====== RECORDS FOR THE EXERCISE

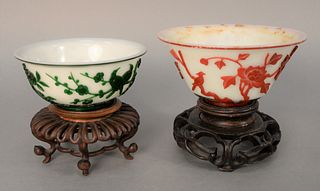Two Chinese Overlay Bowls, white glass having green overlay, carved birds and flowers and white glass with red overlay trees and bir...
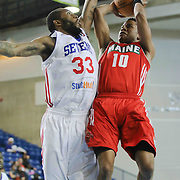 Maine Red Claws Guard Tim Frazier (10) drives towards the basket as Delaware 87ers Forward Kenny Hall (33) defends in the first half of a NBA D-league regular season basketball game between the Delaware 87ers and the Maine Red Claws (Boston Celtics) Friday, Dec. 12, 2014 at The Bob Carpenter Sports Convocation Center in Newark, DEL
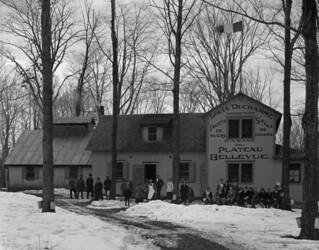Maple sugar bush—group of people in front of the Cabane du Plateau Bellevue, St. Hilaire, Québec / Érablière : groupe de personnes devant la Cabane du plateau Bellevue, à Saint Hilaire, au Québec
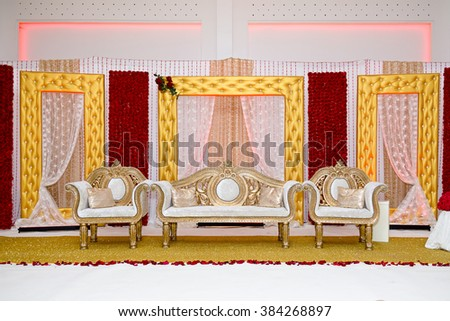 gold and red themed wedding stage - stock photo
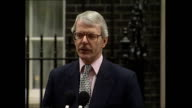 Exterior shots John Major Prime Minister departs Number 10 Downing Street walks to microphone 'I would like to formally confirm that I have seen Her...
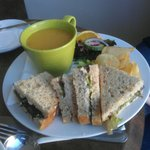 Lovely lentil soup with sandwich.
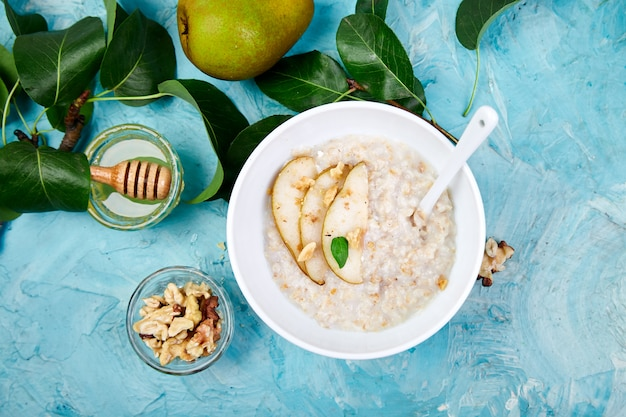 Healthy breakfast. a bowl of porridge with pears slices and walnuts on blue background.  flat lay. copy space. top view.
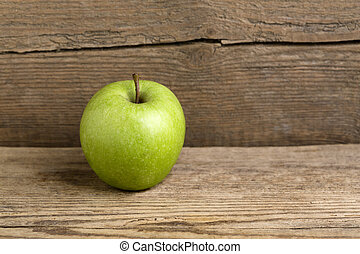 Green apple on a wooden background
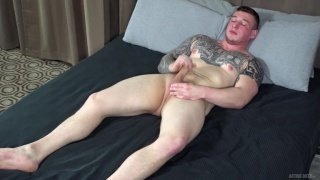 inked hunk stroking his thick cock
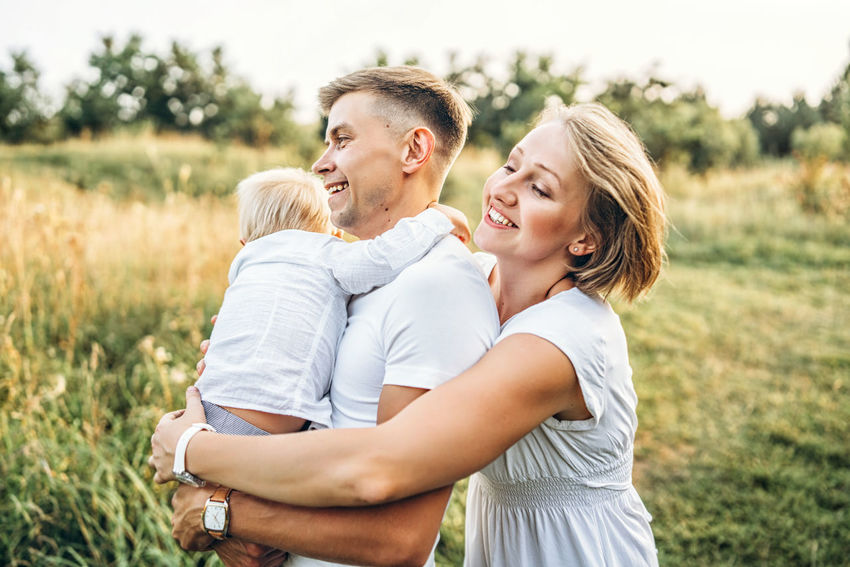 Happy family have fun outdoor Family Mother Father Childhood Son Family Love  Family Values Family Time Outdoors Plant Nature Having Fun Playing Togetherness REAL EMOTIONS Positive Emotion Candid Photography Lifestyles Smiling Happiness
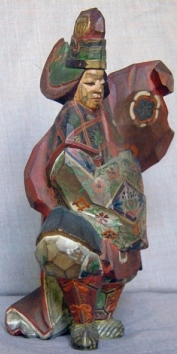 An itto-bori carving of a Bugaku (ancient court) dancer. This is about 6 inches tall . The face is left unpainted.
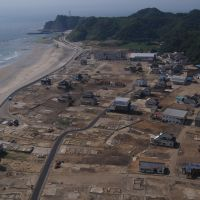 Eye in the sky: A photo shot by Eiji Sakai while paragliding in May 2008 shows Iwaki's once thriving community in Fukushima Prefecture. Below: A picture of the same area last July shows that virtually all that remains are empty lots. | EIJI SAKAI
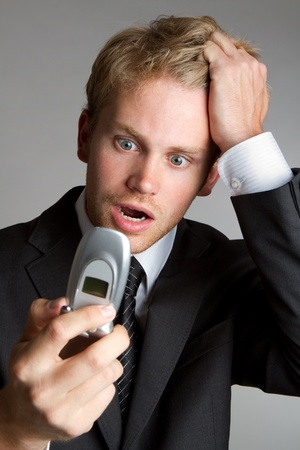 Frustrated shocked phone business man photo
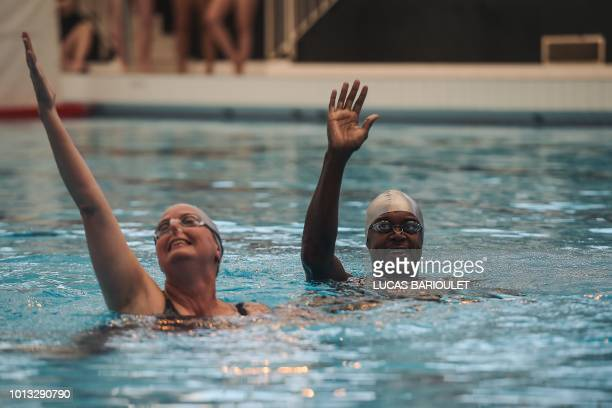 Participants compete during the synchronized swimming contest during the 10th edition of the international Gay Games at the Maurice Thorez swimming...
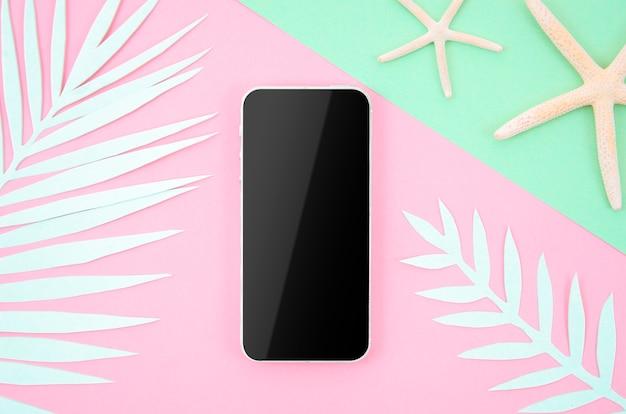 紙のヤシの葉とポップなパステル調の背景に空白の画面を持つフレームスマートフォン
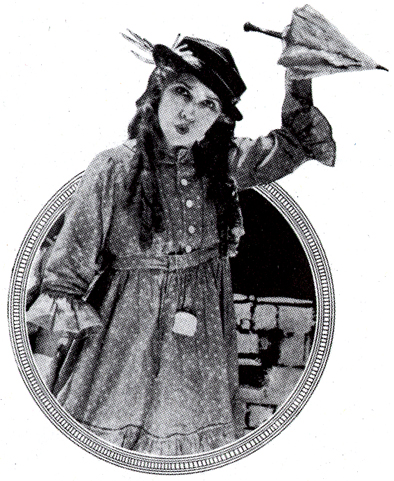 Mary Pickford i klänning och med paraply i högsta hugg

============

- [EXERCISE DIRECTIONS]
Above are the records. Copy word for word only their lines from the one holding "Maple sugar bush—group" through the one holding "inked hunk stroking his thick cock", both included, and skip the images.

- [EXERCISE ANSWER]
Maple sugar bush—group of people in front of the Cabane du Plateau Bellevue, St. Hilaire, Québec / Érablière : groupe de personnes devant la Cabane du plateau Bellevue, à Saint Hilaire, au Québec
 gold and red themed wedding stage - stock photo
 Exterior shots John Major Prime Minister departs Number 10 Downing Street walks to microphone 'I would like to formally confirm that I have seen Her...
 Lovely lentil soup with sandwich.
 Healthy breakfast. a bowl of porridge with pears slices and walnuts on blue background.  flat lay. copy space. top view.
 Green apple on a wooden background
 inked hunk stroking his thick cock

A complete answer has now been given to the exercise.